** OBJECTIVE **
Rewrite the listing from the line containing "How far is drainpipe" through the line containing "2097 centimetres", putting "viewer" in place of "camera" and changing nothing else. Give only those lines.

** DATA TO PROCESS **

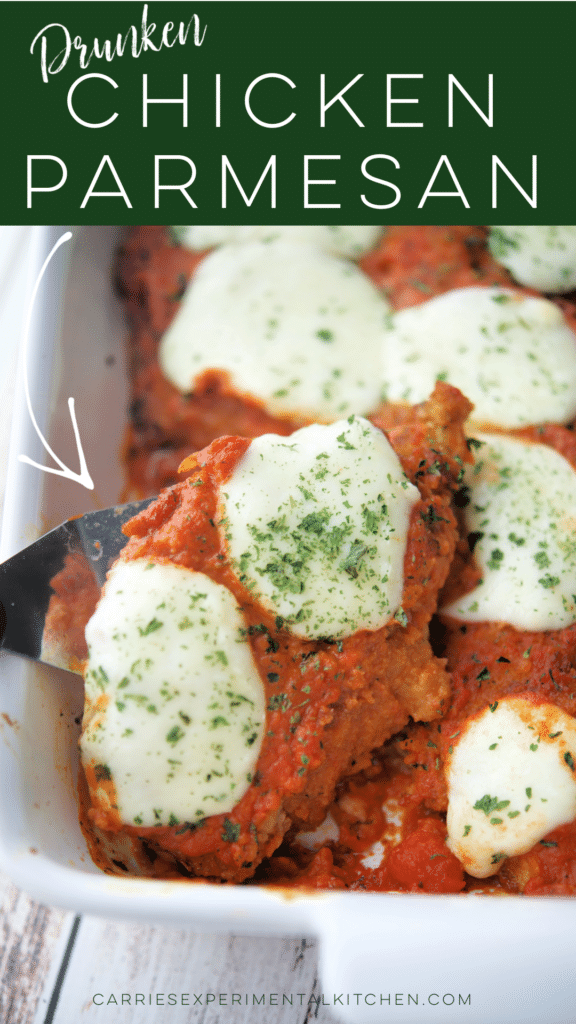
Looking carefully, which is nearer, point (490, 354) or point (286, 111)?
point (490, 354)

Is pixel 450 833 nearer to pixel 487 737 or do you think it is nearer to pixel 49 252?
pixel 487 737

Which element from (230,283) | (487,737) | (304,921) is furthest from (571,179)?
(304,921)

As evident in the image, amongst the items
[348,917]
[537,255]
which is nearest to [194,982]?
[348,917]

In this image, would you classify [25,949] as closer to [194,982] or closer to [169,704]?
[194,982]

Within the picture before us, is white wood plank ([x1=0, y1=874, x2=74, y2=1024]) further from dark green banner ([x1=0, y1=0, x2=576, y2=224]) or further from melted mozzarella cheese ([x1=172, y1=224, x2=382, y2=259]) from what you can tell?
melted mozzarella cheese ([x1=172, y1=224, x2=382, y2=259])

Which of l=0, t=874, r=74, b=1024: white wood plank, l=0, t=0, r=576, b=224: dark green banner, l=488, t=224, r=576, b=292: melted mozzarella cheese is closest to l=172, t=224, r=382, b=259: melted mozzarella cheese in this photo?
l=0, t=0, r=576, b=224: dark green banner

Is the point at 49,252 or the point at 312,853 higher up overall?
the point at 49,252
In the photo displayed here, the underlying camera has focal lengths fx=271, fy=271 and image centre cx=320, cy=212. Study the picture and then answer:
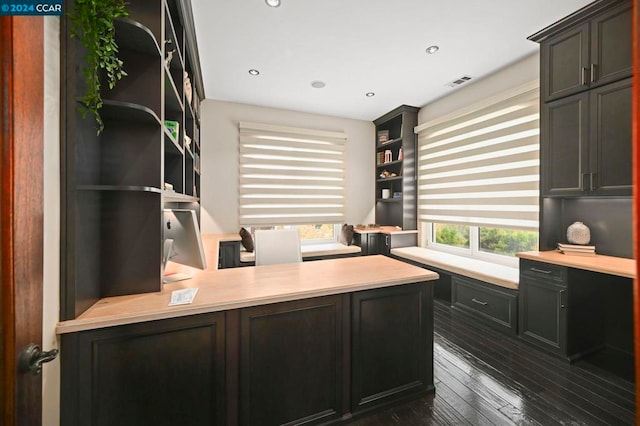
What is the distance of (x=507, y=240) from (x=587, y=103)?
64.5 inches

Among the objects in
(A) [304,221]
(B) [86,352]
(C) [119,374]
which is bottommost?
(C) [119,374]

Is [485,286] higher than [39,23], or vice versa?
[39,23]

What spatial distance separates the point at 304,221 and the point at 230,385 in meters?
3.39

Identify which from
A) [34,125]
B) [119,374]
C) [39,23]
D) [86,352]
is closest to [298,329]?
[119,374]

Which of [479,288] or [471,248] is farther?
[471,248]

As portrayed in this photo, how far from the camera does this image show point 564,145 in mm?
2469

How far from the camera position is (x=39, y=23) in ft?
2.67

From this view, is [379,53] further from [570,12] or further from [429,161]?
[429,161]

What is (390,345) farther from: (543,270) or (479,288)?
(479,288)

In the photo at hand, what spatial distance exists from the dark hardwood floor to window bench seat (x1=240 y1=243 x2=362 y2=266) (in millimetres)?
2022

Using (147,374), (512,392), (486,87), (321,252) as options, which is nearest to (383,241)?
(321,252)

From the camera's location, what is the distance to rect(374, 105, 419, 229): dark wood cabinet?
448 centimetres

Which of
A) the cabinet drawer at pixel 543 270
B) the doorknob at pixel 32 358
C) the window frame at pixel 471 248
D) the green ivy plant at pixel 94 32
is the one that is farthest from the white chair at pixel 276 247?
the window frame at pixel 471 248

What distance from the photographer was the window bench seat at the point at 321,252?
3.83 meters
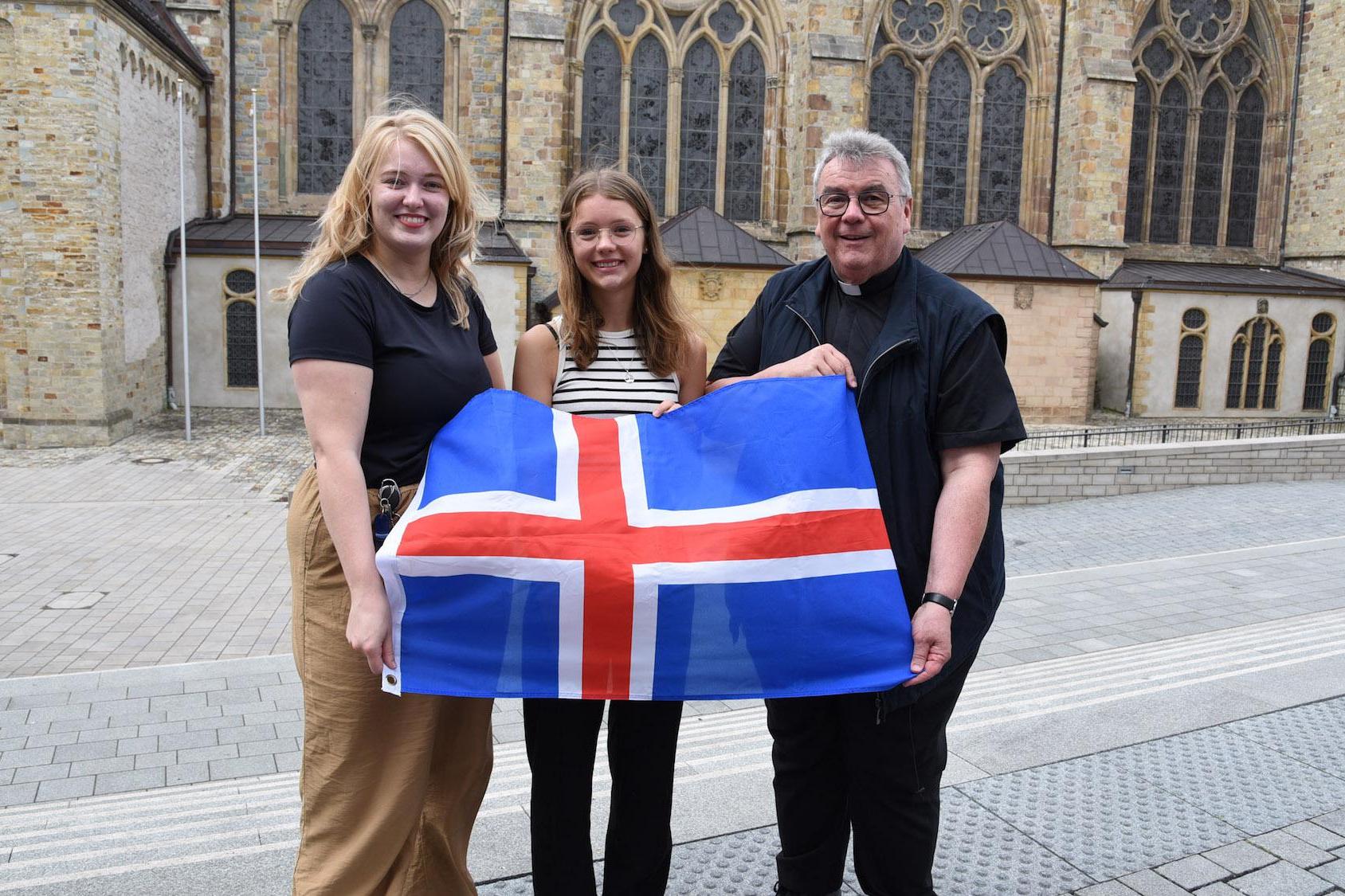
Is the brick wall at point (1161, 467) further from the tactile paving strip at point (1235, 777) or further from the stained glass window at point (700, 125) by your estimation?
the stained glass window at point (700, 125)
...
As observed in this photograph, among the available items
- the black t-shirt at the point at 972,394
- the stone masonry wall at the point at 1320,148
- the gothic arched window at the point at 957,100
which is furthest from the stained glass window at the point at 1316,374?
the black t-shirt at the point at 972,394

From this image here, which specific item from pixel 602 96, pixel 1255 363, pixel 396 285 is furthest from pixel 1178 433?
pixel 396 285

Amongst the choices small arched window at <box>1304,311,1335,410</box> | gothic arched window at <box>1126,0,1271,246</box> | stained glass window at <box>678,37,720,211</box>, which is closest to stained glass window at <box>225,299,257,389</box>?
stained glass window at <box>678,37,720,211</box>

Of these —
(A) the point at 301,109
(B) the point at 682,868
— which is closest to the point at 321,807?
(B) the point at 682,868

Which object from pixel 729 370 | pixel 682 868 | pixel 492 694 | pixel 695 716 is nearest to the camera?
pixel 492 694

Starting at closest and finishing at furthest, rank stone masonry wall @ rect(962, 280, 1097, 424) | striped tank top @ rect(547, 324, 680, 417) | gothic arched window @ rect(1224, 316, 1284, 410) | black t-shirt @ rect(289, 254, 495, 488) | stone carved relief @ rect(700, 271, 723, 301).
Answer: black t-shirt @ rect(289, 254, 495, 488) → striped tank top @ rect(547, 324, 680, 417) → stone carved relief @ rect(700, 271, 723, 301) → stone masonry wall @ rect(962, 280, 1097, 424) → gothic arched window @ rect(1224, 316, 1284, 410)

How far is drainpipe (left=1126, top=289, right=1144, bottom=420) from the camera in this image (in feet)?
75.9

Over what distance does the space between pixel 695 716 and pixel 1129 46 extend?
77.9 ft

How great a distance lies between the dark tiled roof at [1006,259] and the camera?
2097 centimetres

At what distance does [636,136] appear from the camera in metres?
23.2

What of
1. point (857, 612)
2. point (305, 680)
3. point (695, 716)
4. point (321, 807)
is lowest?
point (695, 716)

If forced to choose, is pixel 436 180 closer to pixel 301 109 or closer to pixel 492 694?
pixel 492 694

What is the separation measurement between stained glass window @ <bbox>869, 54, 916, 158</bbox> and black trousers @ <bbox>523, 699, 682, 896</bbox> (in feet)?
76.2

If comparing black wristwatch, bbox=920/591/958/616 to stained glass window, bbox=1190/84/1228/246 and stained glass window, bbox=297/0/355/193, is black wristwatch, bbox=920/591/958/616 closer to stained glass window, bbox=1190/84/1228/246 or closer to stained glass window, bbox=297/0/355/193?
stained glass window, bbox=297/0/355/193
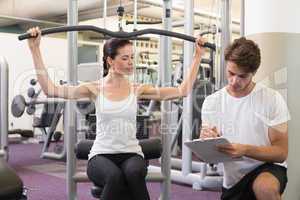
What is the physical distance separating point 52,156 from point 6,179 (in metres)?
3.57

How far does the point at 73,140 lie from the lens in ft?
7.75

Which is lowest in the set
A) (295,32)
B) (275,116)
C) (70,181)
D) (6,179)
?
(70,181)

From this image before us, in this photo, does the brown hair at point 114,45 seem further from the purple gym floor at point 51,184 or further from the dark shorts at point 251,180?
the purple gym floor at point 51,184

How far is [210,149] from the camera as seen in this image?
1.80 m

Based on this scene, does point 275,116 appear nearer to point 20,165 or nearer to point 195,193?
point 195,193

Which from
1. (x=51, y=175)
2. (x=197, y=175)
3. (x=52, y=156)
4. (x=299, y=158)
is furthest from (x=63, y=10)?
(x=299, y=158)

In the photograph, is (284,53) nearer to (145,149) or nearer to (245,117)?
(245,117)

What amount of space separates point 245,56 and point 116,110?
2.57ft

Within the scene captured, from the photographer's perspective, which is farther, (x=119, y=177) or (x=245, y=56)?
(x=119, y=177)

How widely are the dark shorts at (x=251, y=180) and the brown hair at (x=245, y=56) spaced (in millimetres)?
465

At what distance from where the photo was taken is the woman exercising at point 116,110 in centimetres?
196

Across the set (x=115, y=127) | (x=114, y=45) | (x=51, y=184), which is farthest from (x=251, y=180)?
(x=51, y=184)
* * *
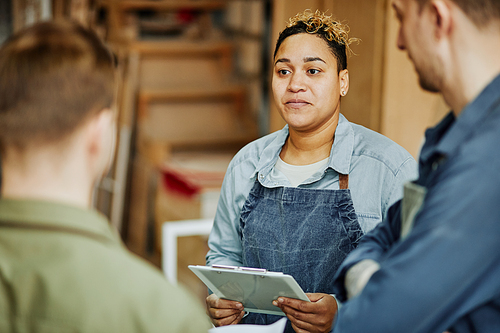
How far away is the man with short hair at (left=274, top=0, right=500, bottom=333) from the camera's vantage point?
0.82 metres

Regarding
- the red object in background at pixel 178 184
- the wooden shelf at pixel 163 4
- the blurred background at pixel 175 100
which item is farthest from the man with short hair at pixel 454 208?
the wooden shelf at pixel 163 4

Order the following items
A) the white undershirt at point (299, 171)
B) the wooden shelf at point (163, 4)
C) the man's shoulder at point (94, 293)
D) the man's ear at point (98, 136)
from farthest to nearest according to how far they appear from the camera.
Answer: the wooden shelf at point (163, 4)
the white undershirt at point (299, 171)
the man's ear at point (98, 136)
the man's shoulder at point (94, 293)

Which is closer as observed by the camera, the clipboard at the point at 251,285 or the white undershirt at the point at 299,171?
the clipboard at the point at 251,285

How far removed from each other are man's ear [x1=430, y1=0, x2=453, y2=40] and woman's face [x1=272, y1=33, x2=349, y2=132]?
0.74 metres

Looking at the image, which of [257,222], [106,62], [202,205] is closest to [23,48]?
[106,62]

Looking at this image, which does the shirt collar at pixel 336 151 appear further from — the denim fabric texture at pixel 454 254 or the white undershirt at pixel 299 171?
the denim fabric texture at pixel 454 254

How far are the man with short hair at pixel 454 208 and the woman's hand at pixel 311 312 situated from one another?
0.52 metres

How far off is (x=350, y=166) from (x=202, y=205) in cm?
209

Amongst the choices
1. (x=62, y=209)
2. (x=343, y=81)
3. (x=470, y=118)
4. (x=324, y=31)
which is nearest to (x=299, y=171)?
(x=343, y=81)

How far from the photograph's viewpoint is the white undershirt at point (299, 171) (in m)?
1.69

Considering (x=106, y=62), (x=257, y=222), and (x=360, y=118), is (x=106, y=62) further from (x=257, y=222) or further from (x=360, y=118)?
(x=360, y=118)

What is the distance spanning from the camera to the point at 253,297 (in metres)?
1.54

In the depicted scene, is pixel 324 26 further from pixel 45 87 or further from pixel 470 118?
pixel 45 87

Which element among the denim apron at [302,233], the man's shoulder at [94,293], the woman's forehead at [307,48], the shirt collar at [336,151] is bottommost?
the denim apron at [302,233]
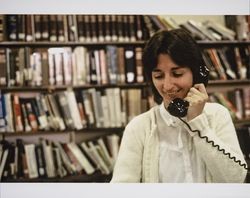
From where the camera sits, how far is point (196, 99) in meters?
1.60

** WRITTEN REPLY **
How far is drainpipe (left=1126, top=289, right=1144, bottom=420) from the viewer in this image (in feet)?
75.9

Over what distance does the space between pixel 695 716 and pixel 1129 46 extend?
77.9 ft

How great a distance lies between the dark tiled roof at [1006,259] and the viewer?
2097 centimetres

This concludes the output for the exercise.